** TASK BRIEF **
The response must contain every record, repeated exactly.

** INFORMATION SUPPLIED **

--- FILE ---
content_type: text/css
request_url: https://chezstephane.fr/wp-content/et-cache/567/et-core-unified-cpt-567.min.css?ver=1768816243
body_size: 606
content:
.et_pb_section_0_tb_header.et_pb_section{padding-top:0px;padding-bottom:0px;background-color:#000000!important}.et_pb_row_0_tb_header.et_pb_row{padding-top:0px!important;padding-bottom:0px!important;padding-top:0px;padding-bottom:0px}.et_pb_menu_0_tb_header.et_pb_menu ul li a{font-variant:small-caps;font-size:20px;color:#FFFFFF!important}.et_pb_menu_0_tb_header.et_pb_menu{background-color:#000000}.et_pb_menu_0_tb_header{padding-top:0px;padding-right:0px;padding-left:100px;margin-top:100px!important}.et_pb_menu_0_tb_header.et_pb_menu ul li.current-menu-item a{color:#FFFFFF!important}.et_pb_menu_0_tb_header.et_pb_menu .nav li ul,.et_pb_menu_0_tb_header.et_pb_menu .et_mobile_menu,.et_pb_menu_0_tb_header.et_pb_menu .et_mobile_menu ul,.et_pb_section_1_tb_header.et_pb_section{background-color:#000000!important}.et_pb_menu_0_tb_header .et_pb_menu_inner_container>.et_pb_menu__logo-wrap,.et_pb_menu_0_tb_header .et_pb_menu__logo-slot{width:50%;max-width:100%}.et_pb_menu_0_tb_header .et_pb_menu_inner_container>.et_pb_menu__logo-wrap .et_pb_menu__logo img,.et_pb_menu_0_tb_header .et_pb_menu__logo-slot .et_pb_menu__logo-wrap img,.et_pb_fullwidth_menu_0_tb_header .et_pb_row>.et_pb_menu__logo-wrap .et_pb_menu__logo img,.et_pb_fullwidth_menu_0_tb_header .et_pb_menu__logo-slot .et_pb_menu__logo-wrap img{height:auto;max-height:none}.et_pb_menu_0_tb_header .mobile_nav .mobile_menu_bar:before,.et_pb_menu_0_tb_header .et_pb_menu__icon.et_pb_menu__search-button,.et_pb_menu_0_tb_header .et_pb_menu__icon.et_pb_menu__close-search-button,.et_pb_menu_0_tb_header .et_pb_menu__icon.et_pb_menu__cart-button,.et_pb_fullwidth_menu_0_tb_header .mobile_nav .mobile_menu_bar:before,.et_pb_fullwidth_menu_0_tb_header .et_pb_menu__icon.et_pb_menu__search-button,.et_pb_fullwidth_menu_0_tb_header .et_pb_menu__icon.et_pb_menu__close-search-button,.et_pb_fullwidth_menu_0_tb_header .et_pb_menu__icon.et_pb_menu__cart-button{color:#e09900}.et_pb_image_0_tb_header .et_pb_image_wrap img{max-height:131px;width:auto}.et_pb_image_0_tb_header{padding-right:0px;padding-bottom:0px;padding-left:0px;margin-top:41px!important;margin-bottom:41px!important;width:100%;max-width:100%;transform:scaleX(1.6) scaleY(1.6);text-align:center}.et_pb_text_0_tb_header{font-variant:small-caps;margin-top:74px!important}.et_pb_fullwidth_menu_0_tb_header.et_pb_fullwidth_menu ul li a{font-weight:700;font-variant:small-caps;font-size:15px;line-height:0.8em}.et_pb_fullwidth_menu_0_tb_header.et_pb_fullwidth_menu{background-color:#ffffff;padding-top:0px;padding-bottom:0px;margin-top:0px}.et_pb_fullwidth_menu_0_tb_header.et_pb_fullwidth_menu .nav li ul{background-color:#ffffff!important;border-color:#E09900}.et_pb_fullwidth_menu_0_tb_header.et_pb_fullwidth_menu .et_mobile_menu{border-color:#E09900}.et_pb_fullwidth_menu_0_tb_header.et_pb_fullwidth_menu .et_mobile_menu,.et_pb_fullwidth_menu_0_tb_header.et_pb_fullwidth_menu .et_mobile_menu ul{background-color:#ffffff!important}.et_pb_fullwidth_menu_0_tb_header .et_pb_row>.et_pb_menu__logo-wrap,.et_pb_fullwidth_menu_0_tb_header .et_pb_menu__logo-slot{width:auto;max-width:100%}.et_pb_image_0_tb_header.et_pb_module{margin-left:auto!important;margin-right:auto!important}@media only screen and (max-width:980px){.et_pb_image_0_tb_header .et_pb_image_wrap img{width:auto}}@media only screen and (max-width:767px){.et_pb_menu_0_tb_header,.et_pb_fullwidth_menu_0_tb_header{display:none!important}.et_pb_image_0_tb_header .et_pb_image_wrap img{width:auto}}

** RESPONSE **
--- FILE ---
content_type: text/css
request_url: https://chezstephane.fr/wp-content/et-cache/567/et-core-unified-cpt-567.min.css?ver=1768816243
body_size: 606
content:
.et_pb_section_0_tb_header.et_pb_section{padding-top:0px;padding-bottom:0px;background-color:#000000!important}.et_pb_row_0_tb_header.et_pb_row{padding-top:0px!important;padding-bottom:0px!important;padding-top:0px;padding-bottom:0px}.et_pb_menu_0_tb_header.et_pb_menu ul li a{font-variant:small-caps;font-size:20px;color:#FFFFFF!important}.et_pb_menu_0_tb_header.et_pb_menu{background-color:#000000}.et_pb_menu_0_tb_header{padding-top:0px;padding-right:0px;padding-left:100px;margin-top:100px!important}.et_pb_menu_0_tb_header.et_pb_menu ul li.current-menu-item a{color:#FFFFFF!important}.et_pb_menu_0_tb_header.et_pb_menu .nav li ul,.et_pb_menu_0_tb_header.et_pb_menu .et_mobile_menu,.et_pb_menu_0_tb_header.et_pb_menu .et_mobile_menu ul,.et_pb_section_1_tb_header.et_pb_section{background-color:#000000!important}.et_pb_menu_0_tb_header .et_pb_menu_inner_container>.et_pb_menu__logo-wrap,.et_pb_menu_0_tb_header .et_pb_menu__logo-slot{width:50%;max-width:100%}.et_pb_menu_0_tb_header .et_pb_menu_inner_container>.et_pb_menu__logo-wrap .et_pb_menu__logo img,.et_pb_menu_0_tb_header .et_pb_menu__logo-slot .et_pb_menu__logo-wrap img,.et_pb_fullwidth_menu_0_tb_header .et_pb_row>.et_pb_menu__logo-wrap .et_pb_menu__logo img,.et_pb_fullwidth_menu_0_tb_header .et_pb_menu__logo-slot .et_pb_menu__logo-wrap img{height:auto;max-height:none}.et_pb_menu_0_tb_header .mobile_nav .mobile_menu_bar:before,.et_pb_menu_0_tb_header .et_pb_menu__icon.et_pb_menu__search-button,.et_pb_menu_0_tb_header .et_pb_menu__icon.et_pb_menu__close-search-button,.et_pb_menu_0_tb_header .et_pb_menu__icon.et_pb_menu__cart-button,.et_pb_fullwidth_menu_0_tb_header .mobile_nav .mobile_menu_bar:before,.et_pb_fullwidth_menu_0_tb_header .et_pb_menu__icon.et_pb_menu__search-button,.et_pb_fullwidth_menu_0_tb_header .et_pb_menu__icon.et_pb_menu__close-search-button,.et_pb_fullwidth_menu_0_tb_header .et_pb_menu__icon.et_pb_menu__cart-button{color:#e09900}.et_pb_image_0_tb_header .et_pb_image_wrap img{max-height:131px;width:auto}.et_pb_image_0_tb_header{padding-right:0px;padding-bottom:0px;padding-left:0px;margin-top:41px!important;margin-bottom:41px!important;width:100%;max-width:100%;transform:scaleX(1.6) scaleY(1.6);text-align:center}.et_pb_text_0_tb_header{font-variant:small-caps;margin-top:74px!important}.et_pb_fullwidth_menu_0_tb_header.et_pb_fullwidth_menu ul li a{font-weight:700;font-variant:small-caps;font-size:15px;line-height:0.8em}.et_pb_fullwidth_menu_0_tb_header.et_pb_fullwidth_menu{background-color:#ffffff;padding-top:0px;padding-bottom:0px;margin-top:0px}.et_pb_fullwidth_menu_0_tb_header.et_pb_fullwidth_menu .nav li ul{background-color:#ffffff!important;border-color:#E09900}.et_pb_fullwidth_menu_0_tb_header.et_pb_fullwidth_menu .et_mobile_menu{border-color:#E09900}.et_pb_fullwidth_menu_0_tb_header.et_pb_fullwidth_menu .et_mobile_menu,.et_pb_fullwidth_menu_0_tb_header.et_pb_fullwidth_menu .et_mobile_menu ul{background-color:#ffffff!important}.et_pb_fullwidth_menu_0_tb_header .et_pb_row>.et_pb_menu__logo-wrap,.et_pb_fullwidth_menu_0_tb_header .et_pb_menu__logo-slot{width:auto;max-width:100%}.et_pb_image_0_tb_header.et_pb_module{margin-left:auto!important;margin-right:auto!important}@media only screen and (max-width:980px){.et_pb_image_0_tb_header .et_pb_image_wrap img{width:auto}}@media only screen and (max-width:767px){.et_pb_menu_0_tb_header,.et_pb_fullwidth_menu_0_tb_header{display:none!important}.et_pb_image_0_tb_header .et_pb_image_wrap img{width:auto}}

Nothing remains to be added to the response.